### Data to use
┌────────

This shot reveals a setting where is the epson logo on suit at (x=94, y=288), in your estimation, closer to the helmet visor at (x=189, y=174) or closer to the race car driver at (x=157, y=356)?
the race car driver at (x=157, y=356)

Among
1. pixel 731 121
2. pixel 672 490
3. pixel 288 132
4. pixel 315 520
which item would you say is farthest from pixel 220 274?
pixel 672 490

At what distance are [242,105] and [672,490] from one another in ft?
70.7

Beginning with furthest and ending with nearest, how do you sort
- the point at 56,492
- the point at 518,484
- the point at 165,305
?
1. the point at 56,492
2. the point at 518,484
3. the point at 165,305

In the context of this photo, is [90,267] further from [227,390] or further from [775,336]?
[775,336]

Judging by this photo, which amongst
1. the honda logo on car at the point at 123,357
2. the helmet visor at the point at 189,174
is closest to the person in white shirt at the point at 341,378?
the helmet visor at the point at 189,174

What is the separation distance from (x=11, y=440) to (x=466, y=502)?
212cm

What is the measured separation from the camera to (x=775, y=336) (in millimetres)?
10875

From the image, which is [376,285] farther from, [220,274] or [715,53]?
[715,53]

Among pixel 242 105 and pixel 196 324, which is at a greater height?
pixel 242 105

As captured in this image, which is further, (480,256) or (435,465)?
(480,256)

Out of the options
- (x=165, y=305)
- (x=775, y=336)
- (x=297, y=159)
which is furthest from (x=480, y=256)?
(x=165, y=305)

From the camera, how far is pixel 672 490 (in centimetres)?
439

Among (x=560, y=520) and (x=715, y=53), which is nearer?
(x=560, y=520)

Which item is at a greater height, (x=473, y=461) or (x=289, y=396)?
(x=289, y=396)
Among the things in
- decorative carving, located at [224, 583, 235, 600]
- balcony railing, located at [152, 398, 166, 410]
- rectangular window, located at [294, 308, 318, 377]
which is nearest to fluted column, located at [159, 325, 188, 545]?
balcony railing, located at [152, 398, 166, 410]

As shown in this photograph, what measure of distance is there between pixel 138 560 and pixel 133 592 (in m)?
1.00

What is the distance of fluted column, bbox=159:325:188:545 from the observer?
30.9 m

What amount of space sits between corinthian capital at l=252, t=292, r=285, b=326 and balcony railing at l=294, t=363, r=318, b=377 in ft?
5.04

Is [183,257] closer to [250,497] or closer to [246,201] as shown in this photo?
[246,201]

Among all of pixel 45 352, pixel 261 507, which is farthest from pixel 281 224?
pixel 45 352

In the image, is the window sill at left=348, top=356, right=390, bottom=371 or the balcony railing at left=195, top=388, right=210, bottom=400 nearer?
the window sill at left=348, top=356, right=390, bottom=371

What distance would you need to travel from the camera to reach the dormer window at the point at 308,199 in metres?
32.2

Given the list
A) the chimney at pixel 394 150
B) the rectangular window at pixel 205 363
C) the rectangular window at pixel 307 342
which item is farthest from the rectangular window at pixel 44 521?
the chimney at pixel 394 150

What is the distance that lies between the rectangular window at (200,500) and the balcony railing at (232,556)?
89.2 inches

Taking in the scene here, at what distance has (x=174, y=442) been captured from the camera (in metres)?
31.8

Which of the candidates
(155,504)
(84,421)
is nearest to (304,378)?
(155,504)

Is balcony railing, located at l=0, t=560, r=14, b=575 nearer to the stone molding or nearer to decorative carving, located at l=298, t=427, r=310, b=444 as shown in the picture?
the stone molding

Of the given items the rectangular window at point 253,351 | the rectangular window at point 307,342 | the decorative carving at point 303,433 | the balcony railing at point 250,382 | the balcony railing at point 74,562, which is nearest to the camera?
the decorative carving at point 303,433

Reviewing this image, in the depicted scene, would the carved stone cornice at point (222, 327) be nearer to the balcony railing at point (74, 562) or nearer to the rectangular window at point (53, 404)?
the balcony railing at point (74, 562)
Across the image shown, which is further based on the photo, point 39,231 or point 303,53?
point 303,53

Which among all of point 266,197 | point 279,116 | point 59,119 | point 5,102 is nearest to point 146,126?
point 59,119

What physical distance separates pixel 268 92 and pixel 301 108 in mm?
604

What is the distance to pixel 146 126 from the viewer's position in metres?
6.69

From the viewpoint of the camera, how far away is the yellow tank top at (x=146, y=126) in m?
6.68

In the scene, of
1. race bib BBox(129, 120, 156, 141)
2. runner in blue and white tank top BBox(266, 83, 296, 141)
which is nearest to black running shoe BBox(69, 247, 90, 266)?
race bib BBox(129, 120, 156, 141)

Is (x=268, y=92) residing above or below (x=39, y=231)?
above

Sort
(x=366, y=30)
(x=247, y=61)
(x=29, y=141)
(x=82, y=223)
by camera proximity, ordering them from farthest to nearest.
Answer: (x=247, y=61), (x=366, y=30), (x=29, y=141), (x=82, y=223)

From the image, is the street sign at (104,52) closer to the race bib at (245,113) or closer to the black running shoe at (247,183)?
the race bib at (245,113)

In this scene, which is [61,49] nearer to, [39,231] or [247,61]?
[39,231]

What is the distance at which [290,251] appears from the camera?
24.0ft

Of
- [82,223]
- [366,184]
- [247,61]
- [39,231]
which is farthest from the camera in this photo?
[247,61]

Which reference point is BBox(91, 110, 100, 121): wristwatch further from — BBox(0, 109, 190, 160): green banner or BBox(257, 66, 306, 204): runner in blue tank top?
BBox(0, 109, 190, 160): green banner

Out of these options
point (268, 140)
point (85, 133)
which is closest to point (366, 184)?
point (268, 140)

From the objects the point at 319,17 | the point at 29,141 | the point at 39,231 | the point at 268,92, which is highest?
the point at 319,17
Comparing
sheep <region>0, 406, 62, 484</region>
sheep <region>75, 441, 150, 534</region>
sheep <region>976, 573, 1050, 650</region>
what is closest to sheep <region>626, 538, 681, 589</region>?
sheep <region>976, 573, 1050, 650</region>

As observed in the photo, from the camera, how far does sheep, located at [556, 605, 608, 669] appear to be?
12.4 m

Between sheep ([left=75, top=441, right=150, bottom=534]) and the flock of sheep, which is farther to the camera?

└────────

### The exercise
Reproduce every entry shown above, precisely as it stands.

### Task output
This shot reveals a setting where is the epson logo on suit at (x=94, y=288), in your estimation, closer to the helmet visor at (x=189, y=174) or closer to the race car driver at (x=157, y=356)?
the race car driver at (x=157, y=356)

Among
1. pixel 731 121
2. pixel 672 490
3. pixel 288 132
4. pixel 315 520
which item would you say is farthest from pixel 220 274?
pixel 672 490

At what distance are [242,105] and [672,490] from one another in ft?
70.7

Beginning with furthest and ending with nearest, how do you sort
- the point at 56,492
- the point at 518,484
- the point at 165,305
?
1. the point at 56,492
2. the point at 518,484
3. the point at 165,305

In the context of this photo, is [90,267] further from [227,390] or further from [775,336]?
[775,336]

Judging by this photo, which amongst
1. the honda logo on car at the point at 123,357
2. the helmet visor at the point at 189,174
is closest to the person in white shirt at the point at 341,378?
the helmet visor at the point at 189,174

What is the separation distance from (x=11, y=440) to (x=466, y=502)?
212cm

What is the measured separation from the camera to (x=775, y=336) (in millimetres)?
10875

From the image, which is [376,285] farther from, [220,274] or [715,53]?
[715,53]

Among pixel 242 105 and pixel 196 324, which is at a greater height?
pixel 242 105

As captured in this image, which is further, (480,256) or (435,465)?
(480,256)

Out of the options
- (x=165, y=305)
- (x=775, y=336)
- (x=297, y=159)
which is furthest from (x=480, y=256)?
(x=165, y=305)

From the camera, how far is pixel 672 490 (in centimetres)?
439

Among (x=560, y=520) and (x=715, y=53), which is nearer?
(x=560, y=520)

Which item is at a greater height, (x=473, y=461) or (x=289, y=396)?
(x=289, y=396)
Among the things in
- decorative carving, located at [224, 583, 235, 600]
- balcony railing, located at [152, 398, 166, 410]
- rectangular window, located at [294, 308, 318, 377]
which is nearest to fluted column, located at [159, 325, 188, 545]?
balcony railing, located at [152, 398, 166, 410]

As shown in this photograph, what measure of distance is there between pixel 138 560 and pixel 133 592 (in m)?
1.00

What is the distance of fluted column, bbox=159:325:188:545 from the observer?
30.9 m

What amount of space sits between corinthian capital at l=252, t=292, r=285, b=326 and balcony railing at l=294, t=363, r=318, b=377 in ft?
5.04

Is [183,257] closer to [250,497] or closer to [246,201] as shown in this photo?
[246,201]

Among all of pixel 45 352, pixel 261 507, which is farthest from pixel 281 224?
pixel 45 352

In the image, is the window sill at left=348, top=356, right=390, bottom=371 or the balcony railing at left=195, top=388, right=210, bottom=400 nearer?
the window sill at left=348, top=356, right=390, bottom=371

What distance would you need to travel from the camera to reach the dormer window at the point at 308,199 in metres?
32.2

Given the list
A) the chimney at pixel 394 150
B) the rectangular window at pixel 205 363
C) the rectangular window at pixel 307 342
which item is farthest from the rectangular window at pixel 44 521?
the chimney at pixel 394 150

What is the distance that lies between the rectangular window at (200,500) and the balcony railing at (232,556)?
89.2 inches

Taking in the scene here, at what distance has (x=174, y=442) been captured from the camera (in metres)?
31.8

Which of the candidates
(155,504)
(84,421)
is nearest to (304,378)?
(155,504)

Is balcony railing, located at l=0, t=560, r=14, b=575 nearer to the stone molding or nearer to decorative carving, located at l=298, t=427, r=310, b=444 as shown in the picture?
the stone molding

Of the given items the rectangular window at point 253,351 | the rectangular window at point 307,342 | the decorative carving at point 303,433 | the balcony railing at point 250,382 | the balcony railing at point 74,562, which is nearest to the camera?
the decorative carving at point 303,433

Reviewing this image, in the depicted scene, would the carved stone cornice at point (222, 327) be nearer to the balcony railing at point (74, 562) or nearer to the rectangular window at point (53, 404)?
the balcony railing at point (74, 562)
Across the image shown, which is further based on the photo, point 39,231 or point 303,53?
point 303,53

Which among all of point 266,197 | point 279,116 | point 59,119 | point 5,102 is nearest to point 146,126?
point 59,119

What physical distance separates pixel 268 92 and pixel 301 108 in mm?
604

What is the distance to pixel 146 126 from the viewer's position in metres?
6.69

From the viewpoint of the camera, how far away is the yellow tank top at (x=146, y=126) in m?
6.68

In the scene, of
1. race bib BBox(129, 120, 156, 141)
2. runner in blue and white tank top BBox(266, 83, 296, 141)
which is nearest to black running shoe BBox(69, 247, 90, 266)?
race bib BBox(129, 120, 156, 141)

Is (x=268, y=92) residing above or below (x=39, y=231)?
above

Sort
(x=366, y=30)
(x=247, y=61)
(x=29, y=141)
(x=82, y=223)
by camera proximity, ordering them from farthest to nearest.
Answer: (x=247, y=61), (x=366, y=30), (x=29, y=141), (x=82, y=223)

From the image, is the street sign at (104,52) closer to the race bib at (245,113) or closer to the black running shoe at (247,183)?
the race bib at (245,113)

In this scene, which is [61,49] nearer to, [39,231] or [247,61]?
[39,231]

What is the distance at which [290,251] appears from the camera?
24.0ft

Of
- [82,223]
- [366,184]
- [247,61]
- [39,231]
which is farthest from the camera in this photo?
[247,61]

Which reference point is BBox(91, 110, 100, 121): wristwatch further from — BBox(0, 109, 190, 160): green banner or BBox(257, 66, 306, 204): runner in blue tank top?
BBox(0, 109, 190, 160): green banner

Out of these options
point (268, 140)
point (85, 133)
which is closest to point (366, 184)?
point (268, 140)

From the objects the point at 319,17 | the point at 29,141 | the point at 39,231 | the point at 268,92, which is highest?
the point at 319,17
Comparing
sheep <region>0, 406, 62, 484</region>
sheep <region>75, 441, 150, 534</region>
sheep <region>976, 573, 1050, 650</region>
what is closest to sheep <region>626, 538, 681, 589</region>?
sheep <region>976, 573, 1050, 650</region>

As observed in the photo, from the camera, how far does sheep, located at [556, 605, 608, 669] appear to be?
12.4 m

Between sheep ([left=75, top=441, right=150, bottom=534]) and the flock of sheep, which is farther to the camera?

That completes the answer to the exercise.